I started sorting through the cassettes, reading dates and labels. I sat on the edge of the bed and held the tapes in my hand, considering whether to watch then or not. If I did, I'd be witness to horror I knew I could probably not forget, but I wanted to see him and know he deserved to die. I'd know, beyond a shadow of a doubt, that killing him was completely just. I knew that already, but I needed to see what the worm did so I could look him in the eye and exact a confession, forcing Spencer to admit to his crimes.

When I killed Spencer, and I would kill him, I'd make him say the words.

I slipped a tape into the VCR and watched it. On it, the most devastating scenes I could imagine for a little girl—any little girl. As I watched, I thought about Celia and about our encounters when she was a teen. Was Spencer doing this kind of thing to her back then?

It made me ill to even consider it.

I'd seen and done shit that would make most people's skin crawl. I'd been in firefights where I'd blown off the heads of enemy fighters; I'd been in the aftermath of car bombings, seeing body parts strewn around the road, bodies burnt beyond recognition.

I'd never seen anything like this.

The men I killed were all enemies—soldiers or insurgents. They were terrorists. They were adults, they were hardened, they knew what was going to happen, they had been prepared for it.

When I made them bleed, the blood was justified. When I made them cry out in pain, inflicting the pain was legitimate.

The only response to witnessing a video like this was to kill the man. Death was the only justice possible. All that kept me from losing complete control were thoughts of killing him in as slow and deliberate and painful a way as possible.

Witnessing the anonymous child's abuse made me feel a need to purge myself through violence. I could kill the man today, when I returned to Boston. That would give me immediate satisfaction.

However, I wanted to do it right. I wanted to do it legally. On top of that, I wanted to make sure all his perverted associates went down with him.

In public.

I put the tapes back into the cupboard and then left the basement, left the cabin through the window, and went to my car.

Before I reached it, I stopped and bent over, emptying the contents of my stomach on the leaf-strewn forest floor.

I stopped on a side street in downtown Alexandria and called Millar on my burner, using a secure line he'd given me for when I needed to contact him.

"I'm coming back early," I said, a feeling of exhaustion hitting me now that the adrenaline had burned off.

"What's up?"

"I've been snooping around Alexandria, and found something. I think your boys need to check out Grant's old property in Chesapeake Beach. He or his fellow perverts are using it as a fun house. There's material there that could put him and his associates away."

"You broke into his property?"

"I saw a young girl leave and then an older man. I stopped him and got his name and cell. You better have someone go there quick before he alerts Grant and they go and clean the place out."

"What's the address?"

I gave him the address and I heard him flip through a file.
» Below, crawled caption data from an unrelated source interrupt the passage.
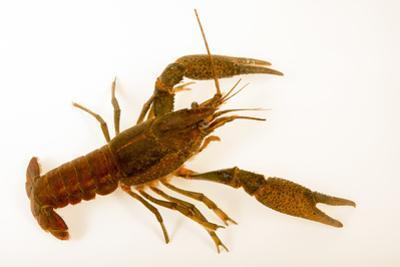 Deceitful crayfish, Procambarus fallax, collected at Beecher Springs Run by Joel Sartore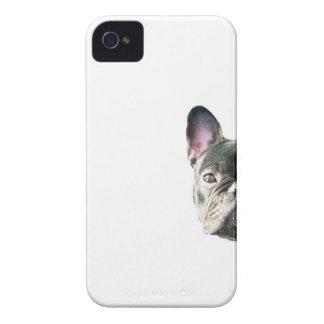 」携帯電話の箱をかいま見ているフレンチ・ブルドッグ「 Case-Mate iPhone 4 ケース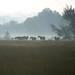 Horses in the fog - photo by Kelly Idema
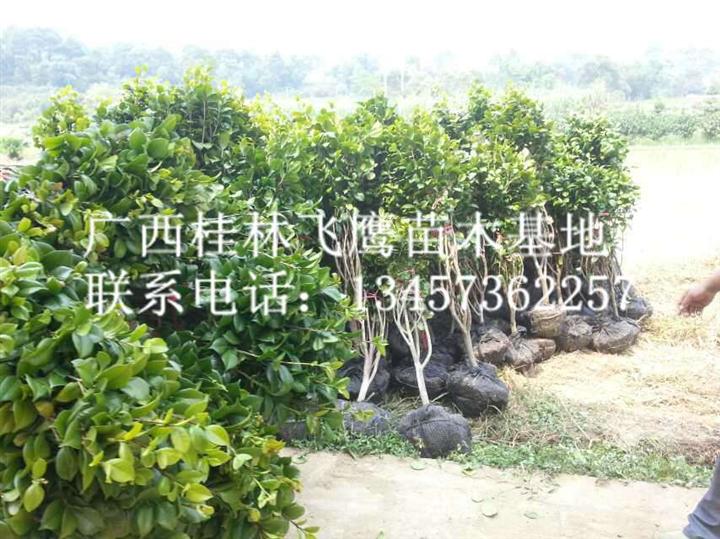 大量山茶花上市@广西茶花批发@广西桂林茶花供应商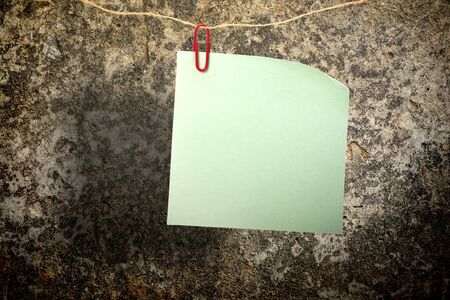 Blank green sticker and red clip on soil surface photo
"We haven't got a warrant to do a search."

"You better get one, and quick. I'm ready to go kill the bastard myself," I said, remembering the images I'd seen.
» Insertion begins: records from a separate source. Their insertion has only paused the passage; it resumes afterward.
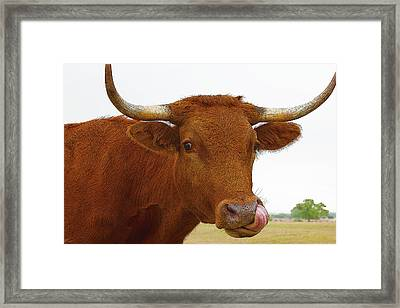 Big Lick Framed Print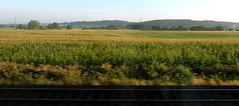 Hanau to Hamburg, Germany (asterisktom) Tags: 2016 trip2016kazakheuro july germany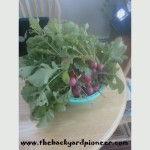 How radishes helped me get my groove back…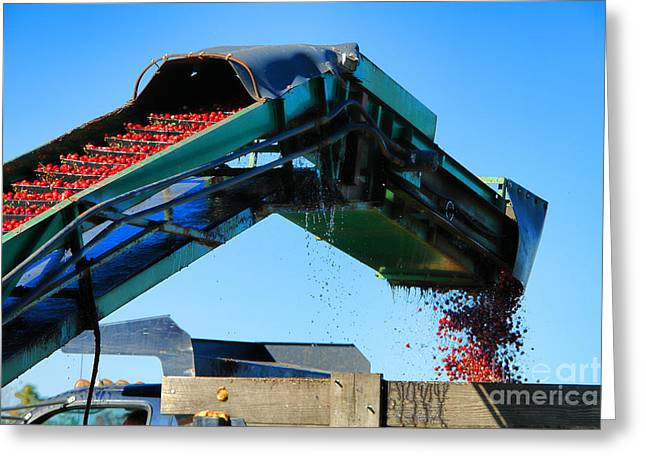 Cranberry Conveyor Greeting Card by Olivier Le Queinec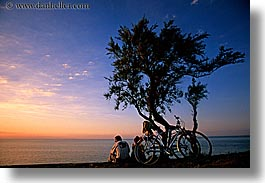 bicycles, bikes, europe, france, horizontal, ile de re, sunsets, trees, water, photograph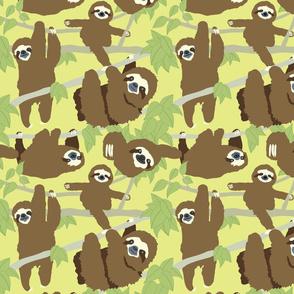 Dance your Sloth Dizzy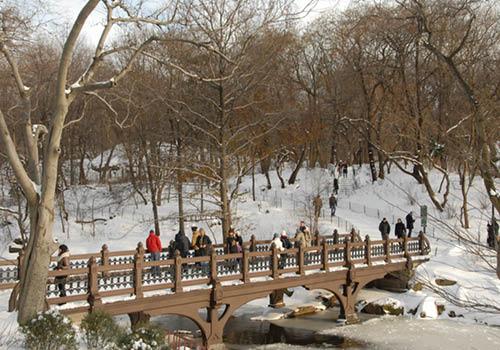 Mid-Park Welcome Central Park Tour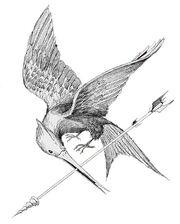 Mockingjay sketch by TOB.jpg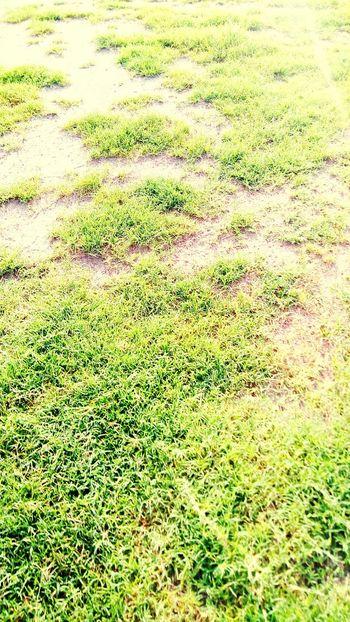 Field Grass Green Greenery Fresh Grassy Grass Area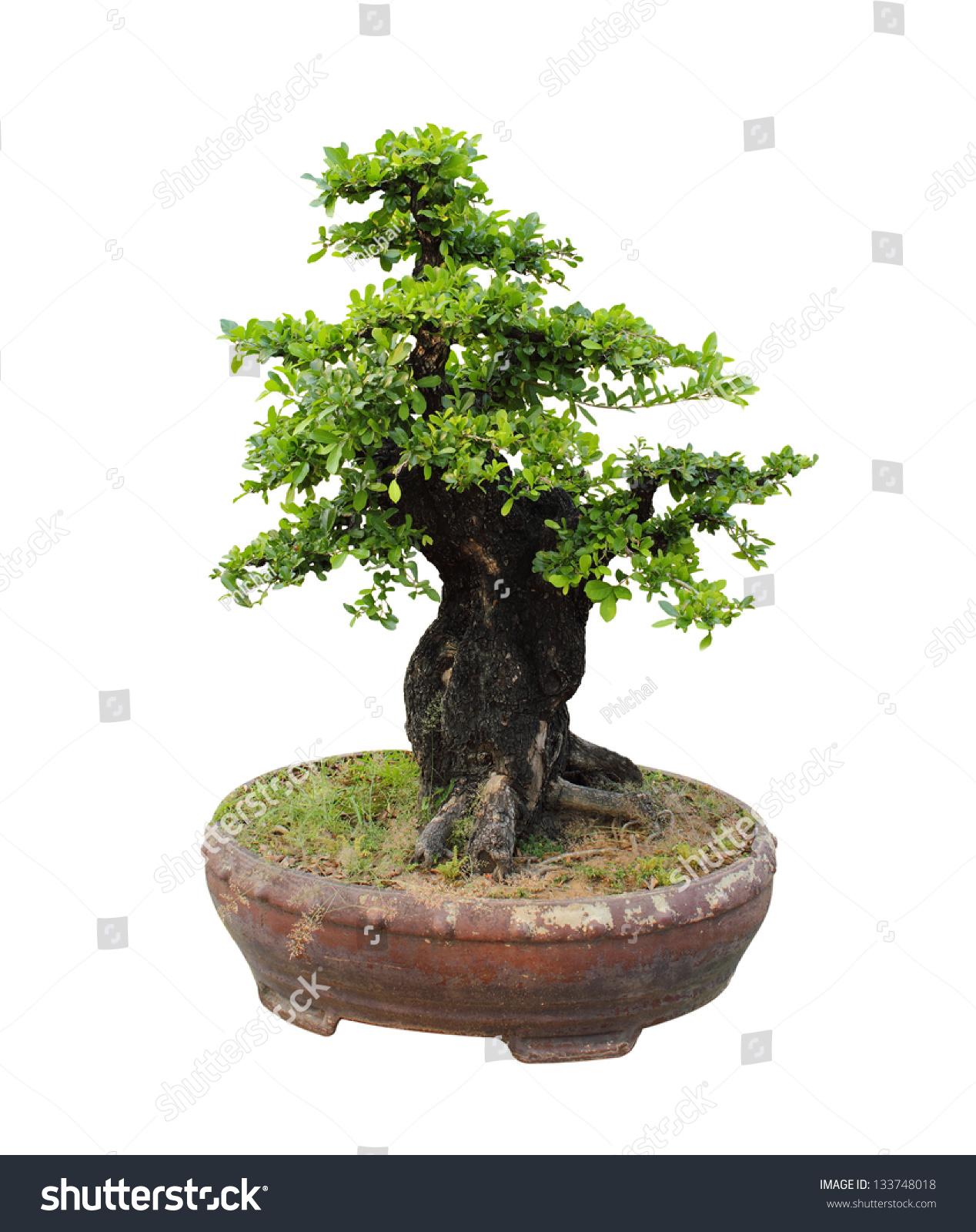 Bonsai Tree White Background Stock Photo Edit Now 133748018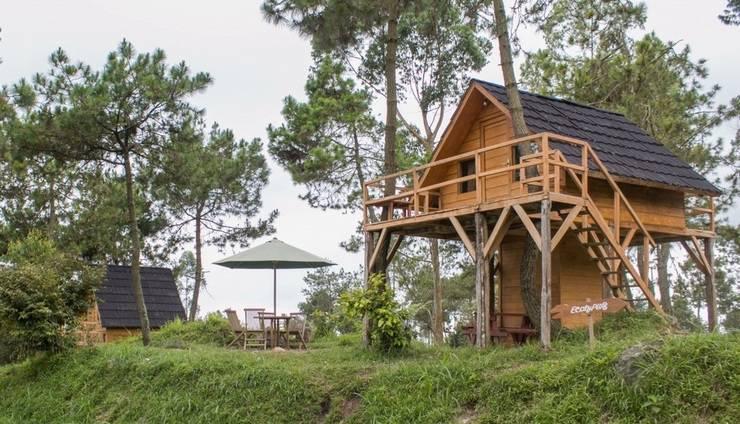 Papandayan Camping Ground Garut - View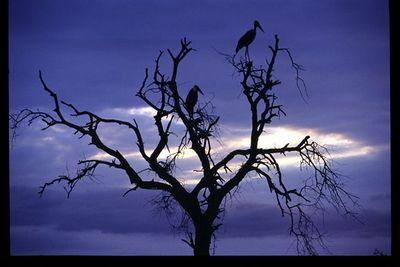 Marabou storks in silhouette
"Don't do that," Millar said, his voice firm. "It won't do anyone any good to have you in jail for murder for real."

"Don't worry," I said. "I got control of myself. I'll leave the rest up to you, but I'm warning you. If nothing happens because of this, I can't promise anything."

"I'll call my contacts in Alexandria and get to the cabin as soon as we can. As for you, lie low until I have things in place. Then we'll take you in."